======== Text passage
The gene-based approach in combination with the pathway analysis is a well-established and commonly used method in human genetics. Here, a number of methods have been proposed and successfully employed to identify genes and pathways contributing to the development of complex human diseases (for some examples, see [15,16,19,20,34]). In animal genetics and breeding, researchers in general are still relying on simple SNP-based association studies. However, Peng et al. [15] as well as our study have shown that complex phenotypes are often affected by the joint action of many variants within a gene or even of many genes within a pathway. Hence, we believe that the use of the gene- and pathway-based approach in animal science is a promising tool to shed new light on the genetic complexity of common traits and deepen the understanding of their biological backgrounds.
================
======== Data for analysis
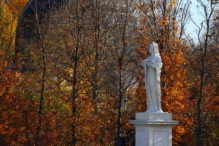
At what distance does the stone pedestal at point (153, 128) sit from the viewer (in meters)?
14.6

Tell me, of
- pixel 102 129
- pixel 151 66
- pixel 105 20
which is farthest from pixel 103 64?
pixel 151 66

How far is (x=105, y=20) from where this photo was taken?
105 feet

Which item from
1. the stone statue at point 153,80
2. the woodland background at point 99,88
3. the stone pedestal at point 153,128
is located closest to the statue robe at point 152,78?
the stone statue at point 153,80

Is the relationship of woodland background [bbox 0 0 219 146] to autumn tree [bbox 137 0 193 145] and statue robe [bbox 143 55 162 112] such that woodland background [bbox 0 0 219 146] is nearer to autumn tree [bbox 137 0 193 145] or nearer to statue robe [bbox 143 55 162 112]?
autumn tree [bbox 137 0 193 145]

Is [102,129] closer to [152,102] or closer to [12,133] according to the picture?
[12,133]

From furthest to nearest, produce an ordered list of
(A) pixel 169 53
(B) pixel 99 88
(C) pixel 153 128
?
(B) pixel 99 88
(A) pixel 169 53
(C) pixel 153 128

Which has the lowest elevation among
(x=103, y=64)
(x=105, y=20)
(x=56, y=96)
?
(x=56, y=96)

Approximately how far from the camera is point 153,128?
14703mm

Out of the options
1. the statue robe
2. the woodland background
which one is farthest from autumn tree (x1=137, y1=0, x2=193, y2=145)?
the statue robe

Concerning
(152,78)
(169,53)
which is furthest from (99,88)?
(152,78)

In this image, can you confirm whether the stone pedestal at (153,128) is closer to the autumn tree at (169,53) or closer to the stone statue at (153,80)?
the stone statue at (153,80)

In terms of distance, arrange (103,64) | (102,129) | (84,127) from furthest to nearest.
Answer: (103,64), (102,129), (84,127)

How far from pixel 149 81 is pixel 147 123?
4.64 feet

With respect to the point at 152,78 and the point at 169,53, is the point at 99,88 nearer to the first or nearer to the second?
the point at 169,53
================
__Required action 1__
Summarize the passage on gene- and pathway-based analysis in two sentences.
__Required action 2__
Resume the passage on gene- and pathway-based analysis, starting right after its final sentence.

__Final answer 1__
Combining gene-based approaches with pathway analysis is well established in human genetics, where several methods have identified genes and pathways that contribute to complex diseases, while animal genetics and breeding still rely mostly on simple SNP-based association studies. Because complex phenotypes are often shaped by the joint action of many variants within a gene or many genes within a pathway, the authors see gene- and pathway-based methods as a promising way to clarify the genetic complexity and biological background of common traits in animals.

__Final answer 2__
Material and Methods

Phenotype Data

The data used in our analyses were obtained from a large on-farm study involving 232 dairy multiparous cows from different breed types (Brown Swiss, Holstein, Swiss Fleckvieh) housed at 64 farms (at least 2 cows per farm used in the trial, calving between November 2007 and April 2008, similar diet: grass and maize silage based feeding with additional concentrate, all cows under supervision of breeding associations) [35] and 50 Holstein dairy cows kept under controlled feeding conditions on an experimental farm (grass and maize silage based feeding with additional concentrate) [2]. In brief, blood samples were taken from cows which had a significant metabolic load in their previous early lactation as estimated by the fat:protein-ratio and milk fat content reflecting a tremendous body fat mobilization. Based on previous frequent measurements during the transition period, samples were taken at three critical stages of lactation: T1 = week 3 before expected calving (not lactating and no metabolic load); T2 = week 4 post-partum (lactating and high metabolic load), and T3 = week 13 after parturition (lactating and no metabolic load). Plasma concentrations of NEFA, BHBA and glucose were measured at T1, T2 and T3 using commercial kits as described by Graber et al. [35] and Gross et al. [2]. Table 5 presents the data summary for the three phenotypes and S4S6 Figs. the corresponding histograms.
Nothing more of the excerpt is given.